**Vos tâches:**
a. D'après l'extrait fourni, comment appelle-t-on un spécialiste qui peut donner des fatwas ?
b. Dans l'extrait fourni, reprenez tout ce qui va de « Une fatwa ne constitue » jusqu'à « pour en émettre. » en substituant « commerciales » à « fiscales ».

**Extrait fourni:**
Fatwa

avis juridique donné par un spécialiste de la loi islamique

Une fatwa ou fetva[1], parfois orthographié fetfa[1],[2], en arabe : fatwā, فتوى, au pl. : fatāwā, فتاوى (littéralement « réponse, éclairage[3] »), est, dans l'islam, un avis juridique donné par un spécialiste de la loi islamique sur une question particulière. En règle générale, une fatwa est émise à la demande d'un individu ou d'un juge pour régler un problème sur lequel la jurisprudence islamique n'est pas claire. Un spécialiste pouvant donner des fatwas est appelé un mufti[4].

Fatwa manuscrite de Mouaz al-Khatib, sur la vie en tant que musulman dans un pays non musulman. Quand c'est possible d'être musulman sans répression, c'est permis (20 mars 2008).

Une fatwa ne constitue pas forcément une condamnation. Il s'agit d'un avis religieux pouvant porter sur des domaines variés : les règles fiscales, les pratiques rituelles ou encore l'alimentation[5]. Cependant, dans le langage courant, le terme de fatwa désigne souvent une condamnation d'une personne précise.

Émission d'une fatwa modifier

Comme il n'existe pas de clergé dans l'islam sunnite, il n'y a pas de règle unanimement acceptée pour déterminer qui peut émettre une fatwa ; certains musulmans se plaignent que trop de gens se considèrent qualifiés pour en émettre.

Le sunnisme est en partie décentralisé : différents muftis peuvent émettre des fatwas contradictoires ; la conséquence d'un tel événement varie selon le pays.

  • Dans un pays où la loi islamique est la base du droit civil et du droit pénal, les fatwas sont débattues par les prélats nationaux avant d'être émises, après l’obtention d’un consensus. Dans ce cas, elles sont rarement contradictoires et ont force de loi. Si, malgré tout, une contradiction apparaît, les autorités nationales tranchent, émettant souvent une interprétation de compromis.
  • Dans les pays où la loi islamique n'est pas la base du droit national, les fatwas contradictoires coexistent. Les croyants suivent alors celles qui ont été émises par un membre de la même tradition qu'eux-mêmes. Ainsi, un sunnite suivra rarement une fatwa émise par un religieux chiite, et vice versa.

Néanmoins, une fatwa ne reste qu'un avis juridique n'ayant autorité que dans le cadre d'un code législatif ou s'il est adopté.

Exemples modifier

  • La fatwa réclamant l’exécution de Salman Rushdie, auteur du roman Les Versets sataniques[6].
  • La fatwa émise contre Joseph Fadelle, Irakien musulman converti au catholicisme, est racontée dans Le Prix à payer.
  • La fatwa émise le par le Congrès des femmes oulémas, réunissant des responsables religieuses de plusieurs pays musulmans, contre le mariage des enfants (qui conseille aux gouvernements des pays participants de relever l'âge légal du mariage de 16 à 18 ans)[7].

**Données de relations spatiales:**
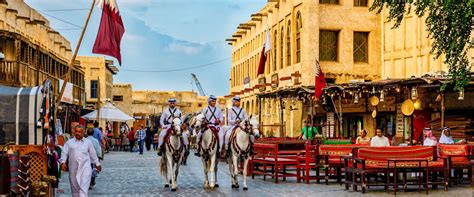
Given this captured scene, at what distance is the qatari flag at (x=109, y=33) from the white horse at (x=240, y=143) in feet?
15.5

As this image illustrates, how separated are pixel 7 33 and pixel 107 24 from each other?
8.10 m

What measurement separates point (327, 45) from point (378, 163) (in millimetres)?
27215

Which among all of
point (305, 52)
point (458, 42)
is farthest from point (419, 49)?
point (458, 42)

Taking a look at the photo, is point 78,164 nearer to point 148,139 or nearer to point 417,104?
point 417,104

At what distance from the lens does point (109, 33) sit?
21.8 metres

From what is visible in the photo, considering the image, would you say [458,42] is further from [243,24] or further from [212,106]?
[243,24]

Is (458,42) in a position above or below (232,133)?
above

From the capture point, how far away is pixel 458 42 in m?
20.1

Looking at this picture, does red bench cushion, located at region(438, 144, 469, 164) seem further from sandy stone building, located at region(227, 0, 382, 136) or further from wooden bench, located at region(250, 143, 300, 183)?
sandy stone building, located at region(227, 0, 382, 136)

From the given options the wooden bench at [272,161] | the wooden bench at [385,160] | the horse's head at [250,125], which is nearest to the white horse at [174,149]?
the horse's head at [250,125]

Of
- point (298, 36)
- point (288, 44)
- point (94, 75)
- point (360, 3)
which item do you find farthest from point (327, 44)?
point (94, 75)

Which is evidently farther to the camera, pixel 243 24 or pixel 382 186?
pixel 243 24

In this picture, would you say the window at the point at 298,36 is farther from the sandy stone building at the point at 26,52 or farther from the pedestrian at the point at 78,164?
the pedestrian at the point at 78,164

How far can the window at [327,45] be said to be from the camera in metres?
44.2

**Réponses par tâche:**
a. Un mufti.

b.
Une fatwa ne constitue pas forcément une condamnation. Il s'agit d'un avis religieux pouvant porter sur des domaines variés : les règles commerciales, les pratiques rituelles ou encore l'alimentation[5]. Cependant, dans le langage courant, le terme de fatwa désigne souvent une condamnation d'une personne précise.

Émission d'une fatwa modifier

Comme il n'existe pas de clergé dans l'islam sunnite, il n'y a pas de règle unanimement acceptée pour déterminer qui peut émettre une fatwa ; certains musulmans se plaignent que trop de gens se considèrent qualifiés pour en émettre.